KA Rees writes poetry and short fiction. Her poems and short stories have been included by Australian Poetry, Cordite Poetry Review, in Kill Your Darlings‘ New Australian Fiction anthology, by Margaret River Press, Overland, Review of Australian Fiction, Spineless Wonders and Yalobusha Review, among others. Kate was short-listed for the 2016 Judith Wright Poetry Award and she was the recipient of the 2017 Barry Hannah Prize in Fiction. She was a 2019 Varuna fellowship holder for her manuscript of short fiction and the national winner of the 2019 joanne burns Microlit Award. She is a participant in the 2021 Sydney Observatory residency program, where she wrote both Pixel Fish and Museum Station, the two poems included here as part of a larger work in progress.
Pixel Fish
Terrance’s fish are in the bucket, the bucket is full the fish lie suspended, stranded. Terrance takes pictures and uploads them for his relatives. He captions beneath a bream (its scale-and-silver skin) the sky is large above the city tonight. He takes his light to the fish and out to blackness beyond the pier’s edge. And the weight of all of that water and the heft of the knife’s wet blade, and the night wrapped around the city, and the chat of others throwing lines out, and the party boats on the harbour with welcome drinks for the invited, and the way the water reaches for the pylons—arms of an implacable child, and the shadows cast from boats moving against the wharves; the odd loose stay tinking a starboard bow. He looks for the moon, the edge is the night. And there, tonight, floating on the water is her white-rippled double—shadow cathedral among the ink-scape; a water’s depth of coldness to press her shadow against. Fish can be heavy and that is a good thing, his thoughts loosen as he casts his line out and reels it in, feeling droplets of water and the signature of nylon pressed into his skin. Slowly his line moves through depth and touches weeds and structures, he feels it as if a sonar broadcasting his intention, the baited anchor with its blooded hope: the catch of little silver.
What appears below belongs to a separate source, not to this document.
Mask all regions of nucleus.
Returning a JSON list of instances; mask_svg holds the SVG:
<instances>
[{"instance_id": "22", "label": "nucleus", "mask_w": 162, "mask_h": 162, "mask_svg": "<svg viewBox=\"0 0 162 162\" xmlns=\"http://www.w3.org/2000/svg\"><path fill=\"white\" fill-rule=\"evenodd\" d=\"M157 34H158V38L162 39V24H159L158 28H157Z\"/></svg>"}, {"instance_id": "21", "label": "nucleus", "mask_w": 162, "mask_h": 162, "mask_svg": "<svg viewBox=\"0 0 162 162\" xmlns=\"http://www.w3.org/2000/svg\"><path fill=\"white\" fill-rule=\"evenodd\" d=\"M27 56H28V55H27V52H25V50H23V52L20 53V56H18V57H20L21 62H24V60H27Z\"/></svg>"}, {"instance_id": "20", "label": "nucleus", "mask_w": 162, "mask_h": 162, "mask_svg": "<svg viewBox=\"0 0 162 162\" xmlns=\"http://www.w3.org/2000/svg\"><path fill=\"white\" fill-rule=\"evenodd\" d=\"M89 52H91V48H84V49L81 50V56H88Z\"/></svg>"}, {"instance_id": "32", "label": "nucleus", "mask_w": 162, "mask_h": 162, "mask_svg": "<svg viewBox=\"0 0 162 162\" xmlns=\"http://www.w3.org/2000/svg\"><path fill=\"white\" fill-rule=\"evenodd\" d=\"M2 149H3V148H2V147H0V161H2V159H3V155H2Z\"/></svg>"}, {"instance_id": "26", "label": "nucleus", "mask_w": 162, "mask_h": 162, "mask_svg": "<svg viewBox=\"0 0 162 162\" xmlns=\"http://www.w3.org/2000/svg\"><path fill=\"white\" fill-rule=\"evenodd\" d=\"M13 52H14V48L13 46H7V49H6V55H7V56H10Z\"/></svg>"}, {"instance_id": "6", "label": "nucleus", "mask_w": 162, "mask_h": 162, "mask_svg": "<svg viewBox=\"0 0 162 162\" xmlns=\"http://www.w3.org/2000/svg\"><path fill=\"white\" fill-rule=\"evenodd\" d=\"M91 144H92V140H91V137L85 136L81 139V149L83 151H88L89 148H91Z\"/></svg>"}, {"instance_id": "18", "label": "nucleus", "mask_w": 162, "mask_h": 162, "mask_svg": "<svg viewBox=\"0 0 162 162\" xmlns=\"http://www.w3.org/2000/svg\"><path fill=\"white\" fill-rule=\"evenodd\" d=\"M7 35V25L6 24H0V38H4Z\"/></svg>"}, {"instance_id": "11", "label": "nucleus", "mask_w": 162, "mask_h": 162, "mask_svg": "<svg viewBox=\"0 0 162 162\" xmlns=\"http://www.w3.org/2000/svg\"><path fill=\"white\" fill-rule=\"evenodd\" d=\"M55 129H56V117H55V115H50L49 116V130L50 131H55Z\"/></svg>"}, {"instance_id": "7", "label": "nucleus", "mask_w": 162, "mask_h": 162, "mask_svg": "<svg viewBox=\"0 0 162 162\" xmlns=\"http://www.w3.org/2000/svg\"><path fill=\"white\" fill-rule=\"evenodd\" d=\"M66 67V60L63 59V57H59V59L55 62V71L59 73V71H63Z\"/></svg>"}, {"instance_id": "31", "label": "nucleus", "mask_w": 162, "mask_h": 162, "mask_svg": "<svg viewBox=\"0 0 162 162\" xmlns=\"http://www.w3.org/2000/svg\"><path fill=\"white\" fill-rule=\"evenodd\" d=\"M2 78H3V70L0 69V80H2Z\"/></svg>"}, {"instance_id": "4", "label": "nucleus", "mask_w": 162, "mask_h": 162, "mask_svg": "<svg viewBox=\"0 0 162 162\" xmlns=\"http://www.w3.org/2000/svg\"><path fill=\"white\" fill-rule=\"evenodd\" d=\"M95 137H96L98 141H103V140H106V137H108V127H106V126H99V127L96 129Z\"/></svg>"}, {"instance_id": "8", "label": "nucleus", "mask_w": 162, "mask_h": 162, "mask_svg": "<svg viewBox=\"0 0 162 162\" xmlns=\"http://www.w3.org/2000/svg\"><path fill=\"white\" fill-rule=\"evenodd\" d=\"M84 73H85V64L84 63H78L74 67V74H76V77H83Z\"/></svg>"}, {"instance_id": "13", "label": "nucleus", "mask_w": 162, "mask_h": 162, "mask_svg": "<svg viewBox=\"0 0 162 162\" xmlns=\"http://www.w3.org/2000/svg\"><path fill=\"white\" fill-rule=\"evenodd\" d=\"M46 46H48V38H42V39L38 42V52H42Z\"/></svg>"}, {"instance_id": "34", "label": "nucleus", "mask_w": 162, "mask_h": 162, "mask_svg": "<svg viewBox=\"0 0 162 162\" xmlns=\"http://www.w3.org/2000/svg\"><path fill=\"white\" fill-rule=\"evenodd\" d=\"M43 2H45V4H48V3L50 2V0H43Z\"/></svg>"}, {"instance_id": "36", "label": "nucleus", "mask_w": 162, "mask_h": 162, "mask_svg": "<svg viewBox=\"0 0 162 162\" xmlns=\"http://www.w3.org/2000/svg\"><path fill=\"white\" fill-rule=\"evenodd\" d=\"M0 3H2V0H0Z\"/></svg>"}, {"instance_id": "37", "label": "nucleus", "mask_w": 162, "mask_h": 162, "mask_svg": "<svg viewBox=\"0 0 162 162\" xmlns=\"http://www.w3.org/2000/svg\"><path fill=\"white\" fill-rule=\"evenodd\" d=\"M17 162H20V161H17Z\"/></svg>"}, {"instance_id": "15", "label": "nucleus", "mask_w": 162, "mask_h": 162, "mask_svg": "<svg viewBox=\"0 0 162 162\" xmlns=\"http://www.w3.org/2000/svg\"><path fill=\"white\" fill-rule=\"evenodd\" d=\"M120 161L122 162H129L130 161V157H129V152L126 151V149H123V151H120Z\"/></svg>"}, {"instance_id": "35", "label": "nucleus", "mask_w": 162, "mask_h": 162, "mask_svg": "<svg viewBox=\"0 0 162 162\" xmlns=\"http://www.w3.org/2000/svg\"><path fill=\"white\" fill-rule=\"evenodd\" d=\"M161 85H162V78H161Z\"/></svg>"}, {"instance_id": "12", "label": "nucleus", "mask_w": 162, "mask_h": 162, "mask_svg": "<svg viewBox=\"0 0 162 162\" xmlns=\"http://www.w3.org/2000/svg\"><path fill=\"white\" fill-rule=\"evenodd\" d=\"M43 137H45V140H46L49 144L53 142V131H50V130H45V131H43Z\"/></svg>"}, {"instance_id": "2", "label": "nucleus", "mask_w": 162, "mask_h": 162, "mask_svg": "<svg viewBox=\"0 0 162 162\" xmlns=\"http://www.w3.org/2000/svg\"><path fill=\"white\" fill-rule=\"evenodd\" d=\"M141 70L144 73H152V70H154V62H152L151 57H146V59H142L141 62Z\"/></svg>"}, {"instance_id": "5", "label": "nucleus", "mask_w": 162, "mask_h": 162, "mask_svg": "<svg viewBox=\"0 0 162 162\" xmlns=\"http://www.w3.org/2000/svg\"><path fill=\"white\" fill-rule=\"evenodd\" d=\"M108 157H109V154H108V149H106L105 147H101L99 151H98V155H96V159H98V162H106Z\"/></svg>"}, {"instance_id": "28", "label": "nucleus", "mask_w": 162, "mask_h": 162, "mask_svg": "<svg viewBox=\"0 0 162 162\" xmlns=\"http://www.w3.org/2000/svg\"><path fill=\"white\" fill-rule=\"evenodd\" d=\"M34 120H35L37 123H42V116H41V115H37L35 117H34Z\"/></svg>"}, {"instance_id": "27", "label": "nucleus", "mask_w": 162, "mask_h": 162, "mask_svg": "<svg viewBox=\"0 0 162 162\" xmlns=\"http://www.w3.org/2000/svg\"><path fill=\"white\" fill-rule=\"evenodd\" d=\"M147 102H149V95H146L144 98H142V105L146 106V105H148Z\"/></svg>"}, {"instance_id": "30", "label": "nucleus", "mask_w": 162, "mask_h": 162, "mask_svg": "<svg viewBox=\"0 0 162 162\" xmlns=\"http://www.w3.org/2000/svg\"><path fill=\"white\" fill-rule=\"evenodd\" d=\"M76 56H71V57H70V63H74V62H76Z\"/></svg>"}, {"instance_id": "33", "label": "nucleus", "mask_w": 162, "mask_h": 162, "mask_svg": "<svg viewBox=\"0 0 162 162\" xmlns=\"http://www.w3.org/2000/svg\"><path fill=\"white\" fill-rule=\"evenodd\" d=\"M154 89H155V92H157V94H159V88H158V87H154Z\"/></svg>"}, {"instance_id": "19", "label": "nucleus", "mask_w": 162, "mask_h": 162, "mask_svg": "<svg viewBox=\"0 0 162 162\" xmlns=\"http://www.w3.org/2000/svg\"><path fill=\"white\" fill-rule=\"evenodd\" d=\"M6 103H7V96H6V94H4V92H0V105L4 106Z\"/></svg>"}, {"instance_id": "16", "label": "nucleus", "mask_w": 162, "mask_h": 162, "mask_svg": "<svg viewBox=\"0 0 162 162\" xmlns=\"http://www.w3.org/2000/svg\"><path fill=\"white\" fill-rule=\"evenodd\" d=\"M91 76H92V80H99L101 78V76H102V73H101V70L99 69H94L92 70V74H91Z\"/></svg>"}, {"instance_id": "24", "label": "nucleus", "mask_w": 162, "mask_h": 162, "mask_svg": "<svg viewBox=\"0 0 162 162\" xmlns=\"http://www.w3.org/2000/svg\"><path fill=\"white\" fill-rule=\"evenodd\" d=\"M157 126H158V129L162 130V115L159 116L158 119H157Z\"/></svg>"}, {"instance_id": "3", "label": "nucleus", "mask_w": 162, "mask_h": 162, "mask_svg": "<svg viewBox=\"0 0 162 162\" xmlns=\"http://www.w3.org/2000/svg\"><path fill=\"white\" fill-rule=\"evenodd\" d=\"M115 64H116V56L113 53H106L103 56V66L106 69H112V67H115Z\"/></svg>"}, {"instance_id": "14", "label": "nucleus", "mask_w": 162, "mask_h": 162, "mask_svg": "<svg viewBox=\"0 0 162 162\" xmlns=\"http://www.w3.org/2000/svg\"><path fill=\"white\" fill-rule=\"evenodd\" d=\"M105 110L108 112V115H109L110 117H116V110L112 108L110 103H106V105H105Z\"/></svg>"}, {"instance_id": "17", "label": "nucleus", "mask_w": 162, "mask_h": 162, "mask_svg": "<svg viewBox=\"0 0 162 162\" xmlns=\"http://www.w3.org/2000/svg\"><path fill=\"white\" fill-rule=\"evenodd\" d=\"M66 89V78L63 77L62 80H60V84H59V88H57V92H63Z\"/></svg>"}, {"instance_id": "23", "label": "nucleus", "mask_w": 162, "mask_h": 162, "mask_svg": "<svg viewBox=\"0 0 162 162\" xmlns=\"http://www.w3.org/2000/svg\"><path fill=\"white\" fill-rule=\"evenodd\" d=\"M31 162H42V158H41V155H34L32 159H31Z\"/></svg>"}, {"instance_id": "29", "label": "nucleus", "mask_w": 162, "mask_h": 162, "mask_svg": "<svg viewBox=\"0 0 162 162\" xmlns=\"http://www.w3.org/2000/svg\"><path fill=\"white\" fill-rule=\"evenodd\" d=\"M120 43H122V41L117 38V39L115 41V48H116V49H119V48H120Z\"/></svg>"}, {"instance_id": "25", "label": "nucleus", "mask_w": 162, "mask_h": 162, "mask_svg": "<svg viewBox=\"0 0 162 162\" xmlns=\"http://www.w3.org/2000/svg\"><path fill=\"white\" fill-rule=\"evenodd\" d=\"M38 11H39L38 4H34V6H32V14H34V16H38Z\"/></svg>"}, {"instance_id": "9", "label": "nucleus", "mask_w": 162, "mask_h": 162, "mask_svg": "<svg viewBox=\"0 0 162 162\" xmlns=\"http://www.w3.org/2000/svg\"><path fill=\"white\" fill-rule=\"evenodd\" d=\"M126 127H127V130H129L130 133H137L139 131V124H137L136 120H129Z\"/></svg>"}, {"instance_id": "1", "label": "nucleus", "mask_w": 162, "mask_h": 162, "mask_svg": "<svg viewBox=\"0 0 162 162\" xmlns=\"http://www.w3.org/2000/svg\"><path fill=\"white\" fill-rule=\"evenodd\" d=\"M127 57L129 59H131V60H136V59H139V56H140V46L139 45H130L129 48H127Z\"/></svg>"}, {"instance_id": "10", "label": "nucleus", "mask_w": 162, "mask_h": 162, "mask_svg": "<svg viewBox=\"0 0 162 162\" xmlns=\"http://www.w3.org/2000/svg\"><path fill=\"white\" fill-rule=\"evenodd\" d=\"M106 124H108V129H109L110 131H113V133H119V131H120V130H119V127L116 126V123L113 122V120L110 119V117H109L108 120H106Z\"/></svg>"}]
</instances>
He returns: his hole-in-the-wall apartment, his one pressed suit hanging on the bedroom door, two white shirts draped across the back of this chair. He inserts commas in the dark spaces of his life; his laptop, dialogue pop-up, his Aunt: What kind of work is this? The best kind, he types and uploads more fish.
Museum Station
And the waiting for the train on the platform, the fetor of the heat in the late February air, and the heat held your face as the gaze of a lover and the heat on the back of your neck, sweat from the running down at your crown, and the tap of the pulse at your wrist and the throb at the side of your head and air is a lung that moves on the pulse of a train, wind punching down the platform where passengers wait, briefcases / school bags held in hands, and you are running, running, running down the platform to the river where the storm water rushes and I loose off my bag and follow—arms outstretched touching only the hem of your dress, and you lose my grasp at the edge of the bank; that little ledge of time.
I breathe in the smell of backwashed soil. I breathe the churn of the water, the brine of its flow. I see you far out, in the middle of the swirl, there for seconds and then gone. The clutch of water is over my shoes and the liquid spill and chill of it fills me—the sudden press of wet material clasping ankles and mud sticks my feet to the bank so. The river closes and pulls me back to the platform where the train punches into the station. And I am there with a pack on my back, blazer pinned to my shoulders, hunched away from the tunnel breath of the train looking for you among the throng of a crowded station.